Pictures aside, the output must consist of the lines from the one containing "tarantula fangs wsdtg Blackout Curtain" through the end of the data, reproduced exactly.

============================================================

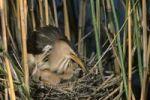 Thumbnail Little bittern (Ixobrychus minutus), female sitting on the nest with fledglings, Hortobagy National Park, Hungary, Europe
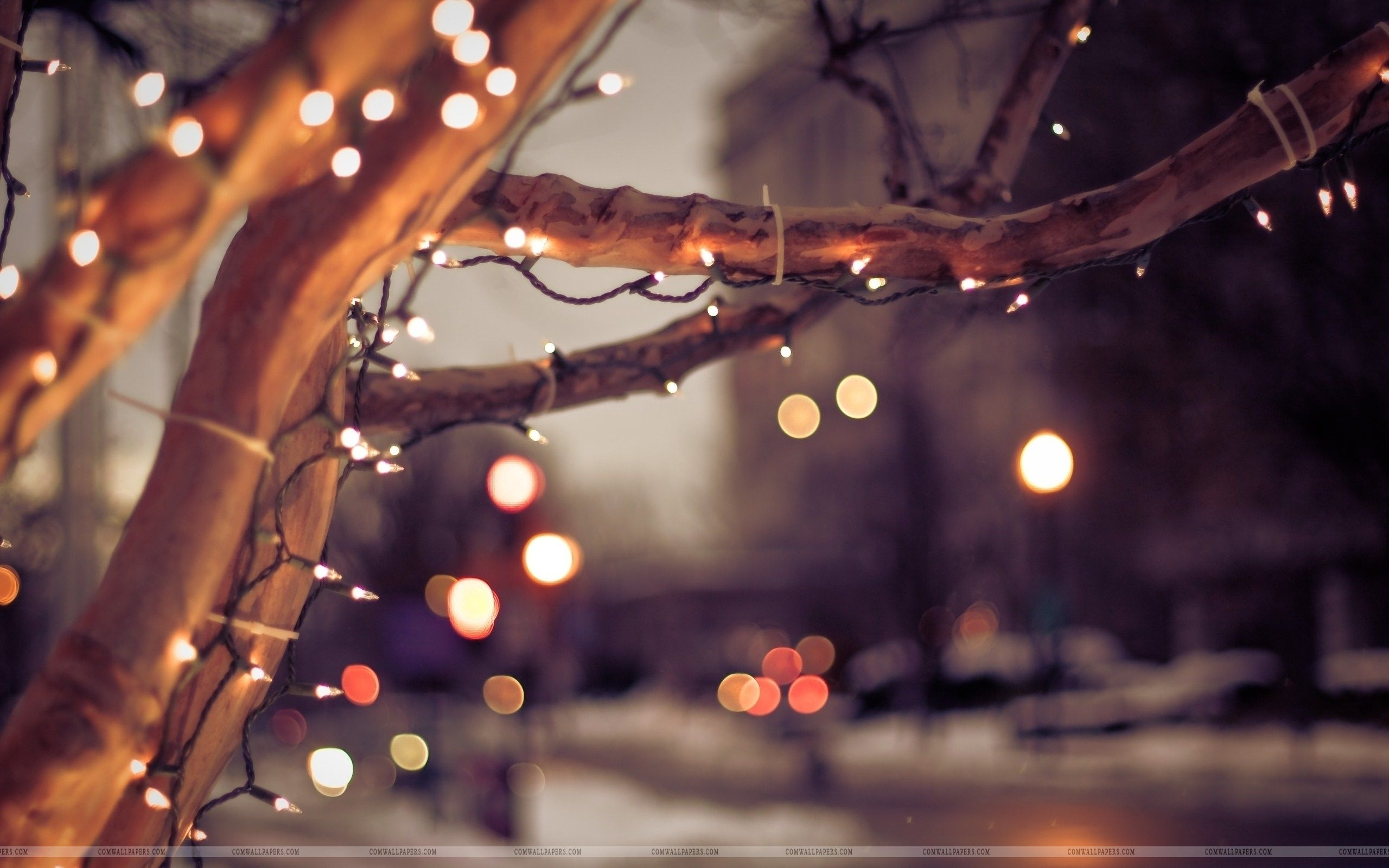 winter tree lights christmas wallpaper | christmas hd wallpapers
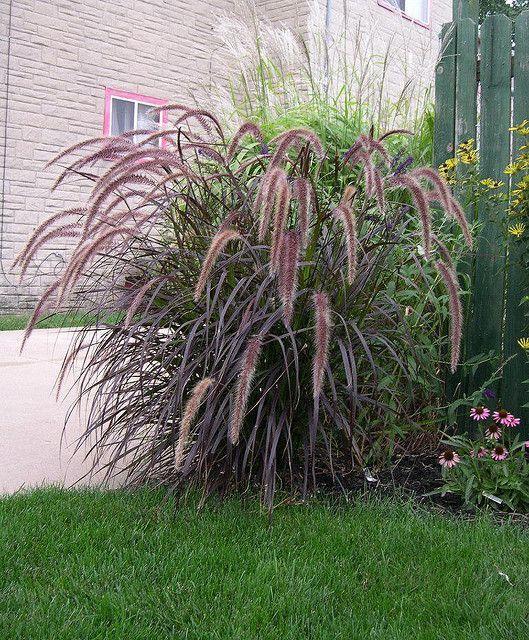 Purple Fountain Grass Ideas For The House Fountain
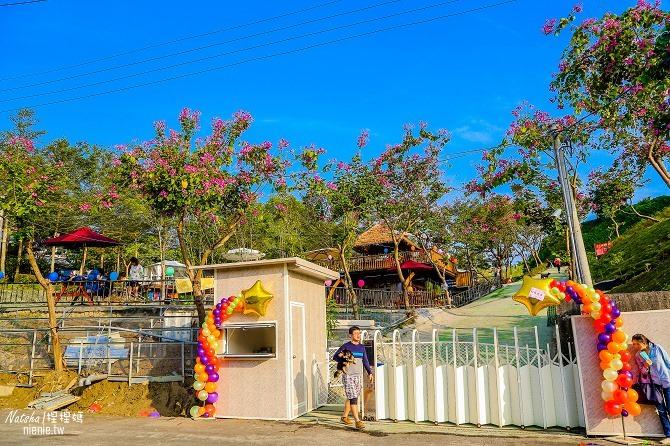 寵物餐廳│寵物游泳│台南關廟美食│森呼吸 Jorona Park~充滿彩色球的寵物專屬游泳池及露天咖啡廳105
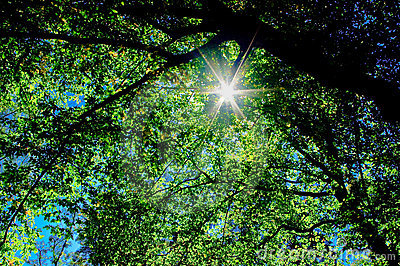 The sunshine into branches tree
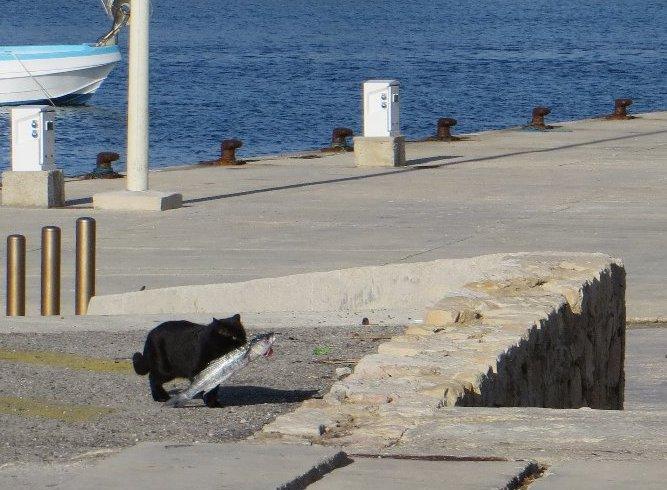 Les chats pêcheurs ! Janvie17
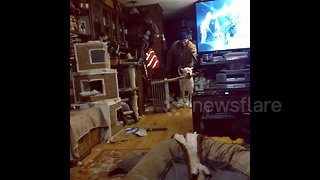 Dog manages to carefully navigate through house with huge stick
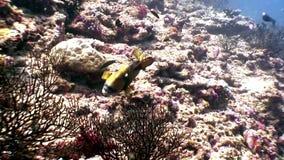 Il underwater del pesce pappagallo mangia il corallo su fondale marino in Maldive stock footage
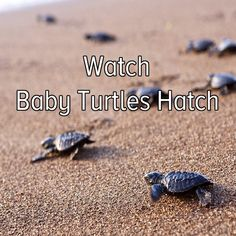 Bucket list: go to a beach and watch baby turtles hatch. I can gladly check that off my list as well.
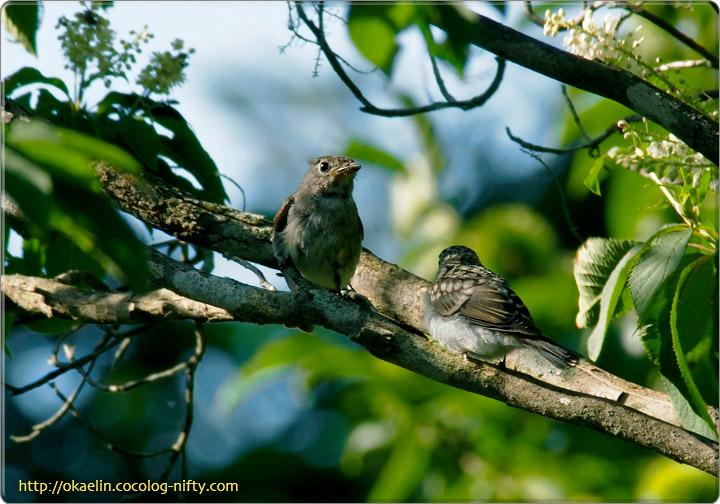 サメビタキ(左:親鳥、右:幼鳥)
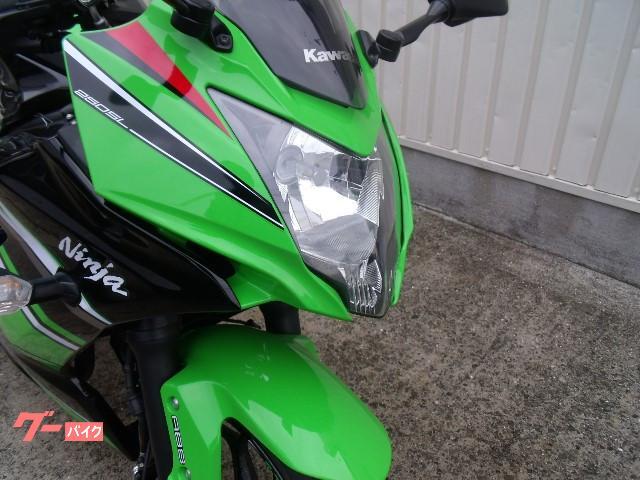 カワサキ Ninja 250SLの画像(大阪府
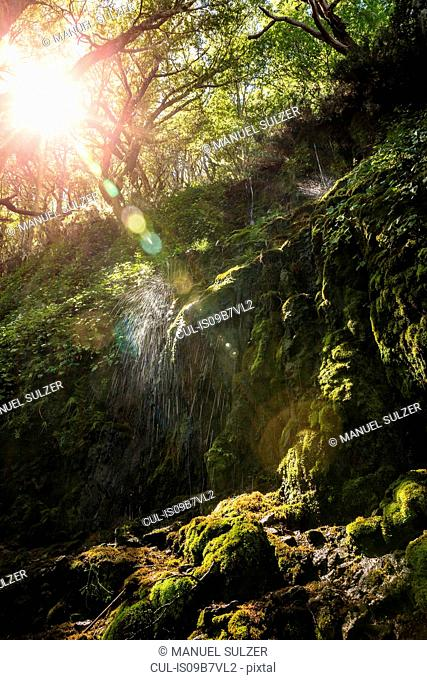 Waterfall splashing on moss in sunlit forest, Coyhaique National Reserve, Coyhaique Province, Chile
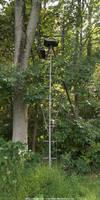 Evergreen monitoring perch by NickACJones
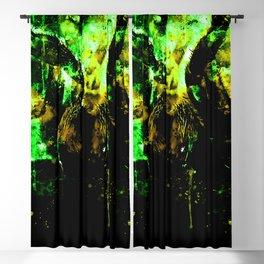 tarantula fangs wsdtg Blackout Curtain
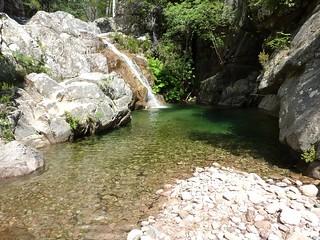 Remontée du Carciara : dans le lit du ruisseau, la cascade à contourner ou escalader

============================================================

■ **EXERCISE ANSWER**:
 tarantula fangs wsdtg Blackout Curtain
 Remontée du Carciara : dans le lit du ruisseau, la cascade à contourner ou escalader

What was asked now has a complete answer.